Miriam Bevilacqua
Literatura, Comunicação,Educação
O QUARTINHO ESCURO
Tem gente que tem sótão, outros, porão, o meu é um quartinho escuro mesmo. Visito tão pouco, que às vezes erro o caminho e me perco no labirinto.
Há dias em que acordo animada, disposta a limpá-lo, a esfregar o chão, jogar fora tanta coisa inútil, mas quando abro a porta e me deparo com toda aquela bagunça, fecho novamente e saio correndo. Muita gente que conhece a minha mania de organização ficaria completamente abismada se visse o tal quartinho. Ainda bem que ele fica escondido e trancado a sete chaves.
Por que estou falando dele então? Não sei. Acho que é porque preciso buscar uma lembrança de uma época passada. Tão passada que já deveria ter sumido, mas eu sei que não sumiu. Nada some. Está lá no quartinho, provavelmente, embaixo de muitas caixas pesadas.
Sinto preguiça e desconforto em rever tudo aquilo que está tão bem acondicionado e há tanto tempo, que nem pesa mais na alma. Parecem lembranças de outra vida, de tanto que se tornaram antigas.
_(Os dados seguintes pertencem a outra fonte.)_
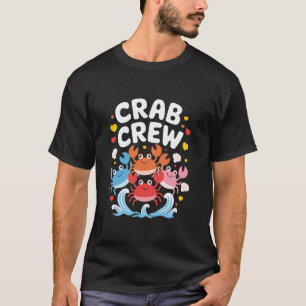 Crab Crew süße Krabbenfischer Krustentiere Krabben T-Shirt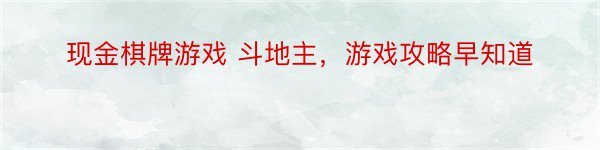 现金棋牌游戏 斗地主，游戏攻略早知道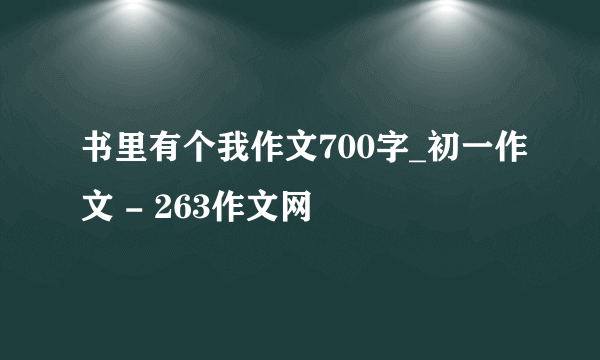 书里有个我作文700字_初一作文 - 263作文网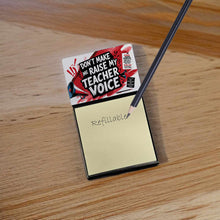 Load image into Gallery viewer, My Teacher Voice Funny Sticky Note Holder for Teacher's Gift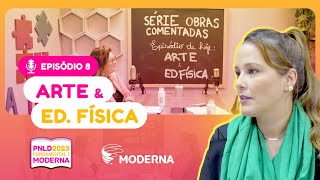 Série Obras Comentadas 8 – Arte e Educação Física no PNLD 2023 [upl. by Armillas]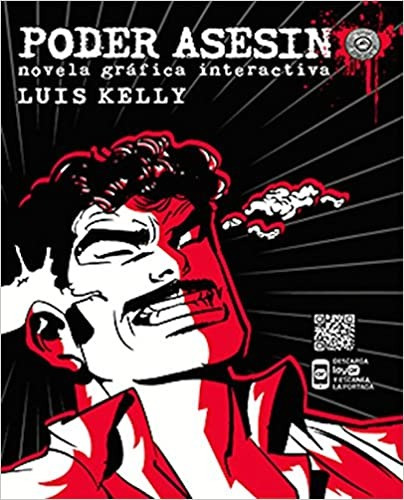 Poder asesino: Novela gráfica interactiva, de Kelly, Luis. Serie Quimono Editorial Trilce Ediciones, tapa blanda en español, 2016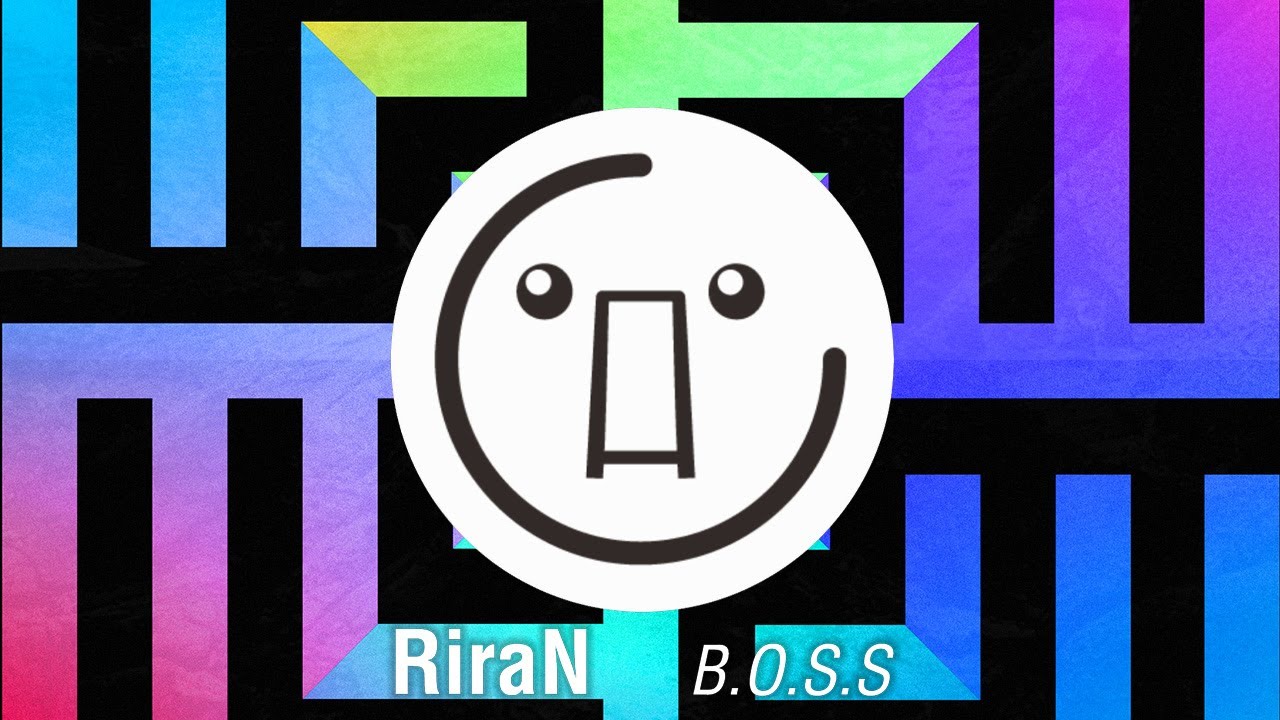 RiraN - B.O.S.S【CONTEST WINNER】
É um dia chuvoso. Sempre vou ao quartinho escuro em dias chuvosos. A porta está emperrada e eu a empurro com um pouco de força e cautela. Acendo uma luzinha fraca, não me importando com a quase escuridão. Prefiro a escuridão. Ainda bem que no quartinho não tem janela.
Vou empurrando pilhas de caixas, algumas etiquetadas, outras sem qualquer menção do que se trata. Melhor assim! No fundo, embaixo, eu a vejo, a caixa amarela e preta, como faixa de proibição de rua. Faixa de lugar lacrado, de crime em investigação. Penso duas vezes se quero pegá-la e três, se devo mesmo abri-la.
Já que me arrisquei pelo labirinto e resolvi abrir a porta, concluo que não há como voltar atrás. Respiro fundo para aspirar coragem junto com o mofo e a umidade, e tiro a tampa. Por cima, a difamada carta que veio por e-mail, mas que imprimi para que a dor se tornasse palpável. Embaixo, pilhas de bilhetes, fotos, pequenos objetos como rolhas, pétalas, chaves de algum lugar, ingressos de eventos que não estão mais em exposição há muito, muito tempo.
Revejo tudo demoradamente. Não tenho pressa. A chuva não passa e o labirinto não sai do lugar. Passo meu coração por cada item e lembro sua história novamente. Lembrança e imaginação se misturam como as gotas da chuva que formam uma poça de água no chão. Por fim, o tempo eterno se cansa e fecha a caixa mais uma vez.
Tranco a porta e empreendo o caminho de volta. Eu sei. Você sabe! De vez em vez, é preciso revisitar a dor para impedir que ela volte ou se repita com outra roupagem. É para isso que servem os quartinhos escuros.